PROVIDED RECORDS =
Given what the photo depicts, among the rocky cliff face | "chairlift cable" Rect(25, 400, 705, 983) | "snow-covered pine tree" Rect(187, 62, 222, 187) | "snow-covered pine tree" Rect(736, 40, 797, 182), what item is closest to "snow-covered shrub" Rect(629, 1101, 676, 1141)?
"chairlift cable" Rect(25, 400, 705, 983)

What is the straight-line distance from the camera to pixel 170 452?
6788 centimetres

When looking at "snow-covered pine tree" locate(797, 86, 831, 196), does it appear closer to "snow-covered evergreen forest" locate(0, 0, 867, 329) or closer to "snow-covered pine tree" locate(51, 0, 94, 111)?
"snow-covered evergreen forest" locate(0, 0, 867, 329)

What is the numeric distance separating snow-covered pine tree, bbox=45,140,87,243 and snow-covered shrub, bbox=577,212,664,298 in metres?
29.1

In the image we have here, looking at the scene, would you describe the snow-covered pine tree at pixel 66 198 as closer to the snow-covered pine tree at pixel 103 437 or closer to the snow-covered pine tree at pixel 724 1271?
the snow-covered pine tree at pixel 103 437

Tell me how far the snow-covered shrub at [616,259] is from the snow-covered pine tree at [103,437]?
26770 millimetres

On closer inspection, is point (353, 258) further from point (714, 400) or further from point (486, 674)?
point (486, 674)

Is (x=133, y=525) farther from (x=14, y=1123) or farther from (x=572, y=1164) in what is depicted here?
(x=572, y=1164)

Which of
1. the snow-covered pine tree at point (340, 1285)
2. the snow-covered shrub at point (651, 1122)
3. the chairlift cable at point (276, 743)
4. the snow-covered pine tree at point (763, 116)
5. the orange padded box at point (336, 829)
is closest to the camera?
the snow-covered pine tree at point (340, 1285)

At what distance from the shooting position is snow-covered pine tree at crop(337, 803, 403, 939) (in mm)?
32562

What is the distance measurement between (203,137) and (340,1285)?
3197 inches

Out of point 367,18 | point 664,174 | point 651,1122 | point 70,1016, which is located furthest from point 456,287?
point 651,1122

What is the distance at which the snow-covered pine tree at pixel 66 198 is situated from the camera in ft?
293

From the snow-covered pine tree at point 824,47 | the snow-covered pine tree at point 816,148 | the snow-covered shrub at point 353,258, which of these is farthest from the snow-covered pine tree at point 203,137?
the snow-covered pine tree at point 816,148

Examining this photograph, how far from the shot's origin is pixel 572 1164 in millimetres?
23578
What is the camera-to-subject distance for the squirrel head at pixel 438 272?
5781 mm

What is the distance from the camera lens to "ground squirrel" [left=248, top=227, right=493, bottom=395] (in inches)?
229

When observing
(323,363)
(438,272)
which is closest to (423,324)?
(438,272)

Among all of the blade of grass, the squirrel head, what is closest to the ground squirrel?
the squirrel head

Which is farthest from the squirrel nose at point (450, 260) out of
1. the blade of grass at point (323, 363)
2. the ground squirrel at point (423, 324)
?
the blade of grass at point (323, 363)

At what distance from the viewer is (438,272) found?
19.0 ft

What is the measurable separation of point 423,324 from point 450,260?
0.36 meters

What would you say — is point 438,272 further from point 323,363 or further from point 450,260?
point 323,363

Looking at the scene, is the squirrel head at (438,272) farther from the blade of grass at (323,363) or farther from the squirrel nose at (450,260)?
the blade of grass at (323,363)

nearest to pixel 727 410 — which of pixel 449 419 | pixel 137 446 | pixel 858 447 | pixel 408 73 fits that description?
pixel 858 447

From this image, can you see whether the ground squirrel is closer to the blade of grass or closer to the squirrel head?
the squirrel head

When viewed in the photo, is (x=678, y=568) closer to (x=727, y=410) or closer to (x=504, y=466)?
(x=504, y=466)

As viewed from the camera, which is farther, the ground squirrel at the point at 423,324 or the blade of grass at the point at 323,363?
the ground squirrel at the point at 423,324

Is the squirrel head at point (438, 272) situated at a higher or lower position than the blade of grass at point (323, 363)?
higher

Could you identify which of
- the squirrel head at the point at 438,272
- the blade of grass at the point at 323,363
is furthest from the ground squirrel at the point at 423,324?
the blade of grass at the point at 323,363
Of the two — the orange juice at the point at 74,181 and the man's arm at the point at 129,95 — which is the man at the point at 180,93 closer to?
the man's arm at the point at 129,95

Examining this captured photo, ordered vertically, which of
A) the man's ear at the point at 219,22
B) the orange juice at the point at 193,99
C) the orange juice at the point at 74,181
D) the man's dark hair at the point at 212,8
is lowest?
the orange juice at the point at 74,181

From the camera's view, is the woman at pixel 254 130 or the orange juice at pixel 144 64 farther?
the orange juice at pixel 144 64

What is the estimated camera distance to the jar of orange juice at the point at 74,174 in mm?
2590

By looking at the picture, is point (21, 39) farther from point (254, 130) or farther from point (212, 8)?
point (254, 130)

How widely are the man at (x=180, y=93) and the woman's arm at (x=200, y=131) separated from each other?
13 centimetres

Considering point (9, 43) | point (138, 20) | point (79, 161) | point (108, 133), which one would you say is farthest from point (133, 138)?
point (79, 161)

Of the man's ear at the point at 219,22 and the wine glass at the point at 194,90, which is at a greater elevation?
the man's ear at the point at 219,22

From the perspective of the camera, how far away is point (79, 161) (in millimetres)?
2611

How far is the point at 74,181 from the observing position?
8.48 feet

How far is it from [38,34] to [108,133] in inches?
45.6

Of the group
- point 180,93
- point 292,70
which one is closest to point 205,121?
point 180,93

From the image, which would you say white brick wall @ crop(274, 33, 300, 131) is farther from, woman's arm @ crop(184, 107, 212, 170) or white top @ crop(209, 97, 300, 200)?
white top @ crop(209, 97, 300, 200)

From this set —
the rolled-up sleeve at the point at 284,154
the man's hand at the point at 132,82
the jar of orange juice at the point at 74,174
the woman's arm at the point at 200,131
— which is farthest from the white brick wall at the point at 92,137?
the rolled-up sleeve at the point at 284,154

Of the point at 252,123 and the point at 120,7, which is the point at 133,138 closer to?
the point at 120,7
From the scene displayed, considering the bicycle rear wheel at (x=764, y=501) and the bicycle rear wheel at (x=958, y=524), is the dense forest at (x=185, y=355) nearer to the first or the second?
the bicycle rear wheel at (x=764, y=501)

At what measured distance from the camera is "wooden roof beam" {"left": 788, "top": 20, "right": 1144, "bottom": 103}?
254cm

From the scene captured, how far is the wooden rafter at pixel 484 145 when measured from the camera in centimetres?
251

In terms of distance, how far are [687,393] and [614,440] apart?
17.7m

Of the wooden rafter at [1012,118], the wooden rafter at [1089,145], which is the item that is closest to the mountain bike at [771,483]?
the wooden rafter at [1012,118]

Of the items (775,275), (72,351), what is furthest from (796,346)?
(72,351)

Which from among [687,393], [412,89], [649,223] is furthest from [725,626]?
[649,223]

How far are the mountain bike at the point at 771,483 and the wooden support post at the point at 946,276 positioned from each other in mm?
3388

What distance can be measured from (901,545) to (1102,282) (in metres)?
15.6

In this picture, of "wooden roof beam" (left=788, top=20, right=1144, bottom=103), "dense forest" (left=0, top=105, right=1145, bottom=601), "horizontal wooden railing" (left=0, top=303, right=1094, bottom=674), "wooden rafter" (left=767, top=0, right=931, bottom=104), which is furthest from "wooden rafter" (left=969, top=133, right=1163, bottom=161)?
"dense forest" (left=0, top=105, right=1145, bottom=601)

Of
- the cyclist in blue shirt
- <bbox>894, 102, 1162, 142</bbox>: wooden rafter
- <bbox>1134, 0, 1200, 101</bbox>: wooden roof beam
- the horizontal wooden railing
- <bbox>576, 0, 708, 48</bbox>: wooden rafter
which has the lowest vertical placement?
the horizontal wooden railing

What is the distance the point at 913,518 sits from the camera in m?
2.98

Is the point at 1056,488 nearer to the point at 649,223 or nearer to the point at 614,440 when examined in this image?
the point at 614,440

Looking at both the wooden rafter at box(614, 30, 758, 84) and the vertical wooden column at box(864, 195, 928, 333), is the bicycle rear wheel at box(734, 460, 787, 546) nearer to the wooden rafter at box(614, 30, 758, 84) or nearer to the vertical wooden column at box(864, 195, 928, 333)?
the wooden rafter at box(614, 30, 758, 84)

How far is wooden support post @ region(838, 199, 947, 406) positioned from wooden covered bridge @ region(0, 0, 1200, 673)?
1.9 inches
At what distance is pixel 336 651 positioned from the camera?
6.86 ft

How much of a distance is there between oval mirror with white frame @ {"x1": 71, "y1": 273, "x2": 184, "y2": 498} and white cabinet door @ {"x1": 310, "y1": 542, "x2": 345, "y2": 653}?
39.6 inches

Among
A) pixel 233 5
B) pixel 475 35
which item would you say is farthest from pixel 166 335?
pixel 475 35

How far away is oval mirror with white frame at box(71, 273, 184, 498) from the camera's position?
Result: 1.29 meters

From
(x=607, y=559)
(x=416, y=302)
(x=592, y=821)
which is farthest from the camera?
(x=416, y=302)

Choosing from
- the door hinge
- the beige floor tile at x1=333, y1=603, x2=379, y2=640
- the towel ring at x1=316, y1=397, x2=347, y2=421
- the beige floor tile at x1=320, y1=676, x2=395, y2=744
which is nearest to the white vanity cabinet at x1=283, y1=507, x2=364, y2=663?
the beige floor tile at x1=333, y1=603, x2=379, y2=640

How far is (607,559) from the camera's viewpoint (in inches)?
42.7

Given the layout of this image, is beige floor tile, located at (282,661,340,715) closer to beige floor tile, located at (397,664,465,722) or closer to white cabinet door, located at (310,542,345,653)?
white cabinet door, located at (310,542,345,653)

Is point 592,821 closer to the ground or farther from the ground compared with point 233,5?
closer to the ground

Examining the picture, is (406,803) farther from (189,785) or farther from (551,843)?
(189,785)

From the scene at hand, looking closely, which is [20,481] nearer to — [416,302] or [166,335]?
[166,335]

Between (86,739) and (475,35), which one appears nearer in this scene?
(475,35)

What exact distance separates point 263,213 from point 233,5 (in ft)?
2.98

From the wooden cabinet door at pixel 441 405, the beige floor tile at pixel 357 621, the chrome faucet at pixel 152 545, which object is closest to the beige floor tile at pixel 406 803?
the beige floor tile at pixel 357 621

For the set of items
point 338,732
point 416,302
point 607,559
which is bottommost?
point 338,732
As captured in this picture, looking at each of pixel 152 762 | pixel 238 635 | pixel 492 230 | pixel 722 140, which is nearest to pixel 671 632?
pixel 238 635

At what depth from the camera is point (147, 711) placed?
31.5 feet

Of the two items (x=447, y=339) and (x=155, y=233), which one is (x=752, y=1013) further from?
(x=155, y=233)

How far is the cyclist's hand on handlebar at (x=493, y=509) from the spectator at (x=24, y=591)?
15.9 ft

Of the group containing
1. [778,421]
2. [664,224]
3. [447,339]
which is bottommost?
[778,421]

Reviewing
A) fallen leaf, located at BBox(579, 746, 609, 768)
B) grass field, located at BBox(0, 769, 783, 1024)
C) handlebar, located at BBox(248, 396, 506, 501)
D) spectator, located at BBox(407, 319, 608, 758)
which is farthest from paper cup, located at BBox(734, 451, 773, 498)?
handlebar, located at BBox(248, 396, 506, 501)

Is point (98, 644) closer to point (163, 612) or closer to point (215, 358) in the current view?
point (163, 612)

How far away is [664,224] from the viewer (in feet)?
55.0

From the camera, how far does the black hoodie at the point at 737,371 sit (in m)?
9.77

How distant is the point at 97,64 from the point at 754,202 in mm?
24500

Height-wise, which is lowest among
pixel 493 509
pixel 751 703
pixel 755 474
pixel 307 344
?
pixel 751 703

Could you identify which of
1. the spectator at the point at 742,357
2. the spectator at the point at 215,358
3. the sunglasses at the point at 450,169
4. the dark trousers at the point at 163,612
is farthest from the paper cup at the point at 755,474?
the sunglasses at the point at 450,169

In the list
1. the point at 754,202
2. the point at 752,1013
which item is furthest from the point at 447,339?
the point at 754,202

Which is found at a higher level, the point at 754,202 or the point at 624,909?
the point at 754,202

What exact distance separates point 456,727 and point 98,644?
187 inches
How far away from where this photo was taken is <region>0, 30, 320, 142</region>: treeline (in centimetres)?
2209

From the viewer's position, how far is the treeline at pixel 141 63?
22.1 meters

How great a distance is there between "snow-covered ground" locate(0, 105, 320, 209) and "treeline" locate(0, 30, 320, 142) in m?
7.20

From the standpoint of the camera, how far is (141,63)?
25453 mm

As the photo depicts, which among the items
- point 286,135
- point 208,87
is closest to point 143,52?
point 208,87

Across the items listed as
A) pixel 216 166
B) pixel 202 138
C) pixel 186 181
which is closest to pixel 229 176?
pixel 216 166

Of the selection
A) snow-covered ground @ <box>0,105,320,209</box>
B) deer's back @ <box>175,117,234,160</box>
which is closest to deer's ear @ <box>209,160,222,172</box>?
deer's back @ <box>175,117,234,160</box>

WHAT TO DO = Return only the lines running from the line with "What exact distance separates point 456,727" to the last line of the records, both included, exactly as written.

PROBLEM SOLUTION =
What exact distance separates point 456,727 and point 98,644?
187 inches
How far away from where this photo was taken is <region>0, 30, 320, 142</region>: treeline (in centimetres)?
2209

From the viewer's position, how far is the treeline at pixel 141 63?
22.1 meters

How great a distance is there between "snow-covered ground" locate(0, 105, 320, 209) and "treeline" locate(0, 30, 320, 142) in m?
7.20

From the standpoint of the camera, how far is (141,63)?
25453 mm

As the photo depicts, which among the items
- point 286,135
- point 208,87
is closest to point 143,52?
point 208,87

Across the items listed as
A) pixel 216 166
B) pixel 202 138
C) pixel 186 181
which is closest to pixel 229 176?
pixel 216 166

Of the selection
A) snow-covered ground @ <box>0,105,320,209</box>
B) deer's back @ <box>175,117,234,160</box>
which is closest to deer's ear @ <box>209,160,222,172</box>?
deer's back @ <box>175,117,234,160</box>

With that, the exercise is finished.